▸ Required work
Every line of the data should be retyped with no difference from the original.

▸ Task inputs
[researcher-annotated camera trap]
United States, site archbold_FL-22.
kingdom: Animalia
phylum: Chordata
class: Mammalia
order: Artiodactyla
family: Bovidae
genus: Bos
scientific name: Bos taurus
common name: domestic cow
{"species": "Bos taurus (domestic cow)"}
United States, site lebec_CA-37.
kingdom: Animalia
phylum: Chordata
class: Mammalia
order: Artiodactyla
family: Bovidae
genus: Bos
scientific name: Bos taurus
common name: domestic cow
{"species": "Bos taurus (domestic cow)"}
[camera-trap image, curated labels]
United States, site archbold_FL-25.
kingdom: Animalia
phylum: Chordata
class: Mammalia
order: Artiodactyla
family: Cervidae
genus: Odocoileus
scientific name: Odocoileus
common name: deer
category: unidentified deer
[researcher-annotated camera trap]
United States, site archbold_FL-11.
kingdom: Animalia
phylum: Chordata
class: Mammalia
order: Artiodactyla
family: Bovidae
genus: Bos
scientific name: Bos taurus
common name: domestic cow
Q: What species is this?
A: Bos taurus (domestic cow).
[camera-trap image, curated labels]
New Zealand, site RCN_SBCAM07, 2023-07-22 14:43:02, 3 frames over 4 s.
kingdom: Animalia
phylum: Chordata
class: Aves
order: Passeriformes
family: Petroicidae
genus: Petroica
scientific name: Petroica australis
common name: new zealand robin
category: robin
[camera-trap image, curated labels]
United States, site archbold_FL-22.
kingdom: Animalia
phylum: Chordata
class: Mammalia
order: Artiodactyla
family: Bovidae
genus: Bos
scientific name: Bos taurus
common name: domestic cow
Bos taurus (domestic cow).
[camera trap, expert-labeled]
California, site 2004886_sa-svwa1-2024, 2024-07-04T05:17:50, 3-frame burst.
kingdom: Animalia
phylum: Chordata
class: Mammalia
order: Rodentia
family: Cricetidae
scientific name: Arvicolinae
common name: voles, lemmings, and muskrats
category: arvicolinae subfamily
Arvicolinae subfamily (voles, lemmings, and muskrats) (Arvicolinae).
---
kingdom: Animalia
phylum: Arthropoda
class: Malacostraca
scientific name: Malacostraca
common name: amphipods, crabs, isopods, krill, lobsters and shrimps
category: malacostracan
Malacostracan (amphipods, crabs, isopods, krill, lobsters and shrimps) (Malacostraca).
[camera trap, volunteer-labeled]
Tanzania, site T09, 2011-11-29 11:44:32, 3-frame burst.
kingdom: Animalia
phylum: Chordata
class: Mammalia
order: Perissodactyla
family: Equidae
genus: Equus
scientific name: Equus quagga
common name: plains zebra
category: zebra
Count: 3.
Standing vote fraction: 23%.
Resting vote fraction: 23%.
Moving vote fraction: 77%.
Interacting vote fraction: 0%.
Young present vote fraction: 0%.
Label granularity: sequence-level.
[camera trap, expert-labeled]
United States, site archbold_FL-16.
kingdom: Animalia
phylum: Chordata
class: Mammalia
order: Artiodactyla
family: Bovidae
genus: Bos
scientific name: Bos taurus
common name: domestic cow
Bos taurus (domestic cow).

▸ Solution for this problem
[researcher-annotated camera trap]
United States, site archbold_FL-22.
kingdom: Animalia
phylum: Chordata
class: Mammalia
order: Artiodactyla
family: Bovidae
genus: Bos
scientific name: Bos taurus
common name: domestic cow
{"species": "Bos taurus (domestic cow)"}
United States, site lebec_CA-37.
kingdom: Animalia
phylum: Chordata
class: Mammalia
order: Artiodactyla
family: Bovidae
genus: Bos
scientific name: Bos taurus
common name: domestic cow
{"species": "Bos taurus (domestic cow)"}
[camera-trap image, curated labels]
United States, site archbold_FL-25.
kingdom: Animalia
phylum: Chordata
class: Mammalia
order: Artiodactyla
family: Cervidae
genus: Odocoileus
scientific name: Odocoileus
common name: deer
category: unidentified deer
[researcher-annotated camera trap]
United States, site archbold_FL-11.
kingdom: Animalia
phylum: Chordata
class: Mammalia
order: Artiodactyla
family: Bovidae
genus: Bos
scientific name: Bos taurus
common name: domestic cow
Q: What species is this?
A: Bos taurus (domestic cow).
[camera-trap image, curated labels]
New Zealand, site RCN_SBCAM07, 2023-07-22 14:43:02, 3 frames over 4 s.
kingdom: Animalia
phylum: Chordata
class: Aves
order: Passeriformes
family: Petroicidae
genus: Petroica
scientific name: Petroica australis
common name: new zealand robin
category: robin
[camera-trap image, curated labels]
United States, site archbold_FL-22.
kingdom: Animalia
phylum: Chordata
class: Mammalia
order: Artiodactyla
family: Bovidae
genus: Bos
scientific name: Bos taurus
common name: domestic cow
Bos taurus (domestic cow).
[camera trap, expert-labeled]
California, site 2004886_sa-svwa1-2024, 2024-07-04T05:17:50, 3-frame burst.
kingdom: Animalia
phylum: Chordata
class: Mammalia
order: Rodentia
family: Cricetidae
scientific name: Arvicolinae
common name: voles, lemmings, and muskrats
category: arvicolinae subfamily
Arvicolinae subfamily (voles, lemmings, and muskrats) (Arvicolinae).
---
kingdom: Animalia
phylum: Arthropoda
class: Malacostraca
scientific name: Malacostraca
common name: amphipods, crabs, isopods, krill, lobsters and shrimps
category: malacostracan
Malacostracan (amphipods, crabs, isopods, krill, lobsters and shrimps) (Malacostraca).
[camera trap, volunteer-labeled]
Tanzania, site T09, 2011-11-29 11:44:32, 3-frame burst.
kingdom: Animalia
phylum: Chordata
class: Mammalia
order: Perissodactyla
family: Equidae
genus: Equus
scientific name: Equus quagga
common name: plains zebra
category: zebra
Count: 3.
Standing vote fraction: 23%.
Resting vote fraction: 23%.
Moving vote fraction: 77%.
Interacting vote fraction: 0%.
Young present vote fraction: 0%.
Label granularity: sequence-level.
[camera trap, expert-labeled]
United States, site archbold_FL-16.
kingdom: Animalia
phylum: Chordata
class: Mammalia
order: Artiodactyla
family: Bovidae
genus: Bos
scientific name: Bos taurus
common name: domestic cow
Bos taurus (domestic cow).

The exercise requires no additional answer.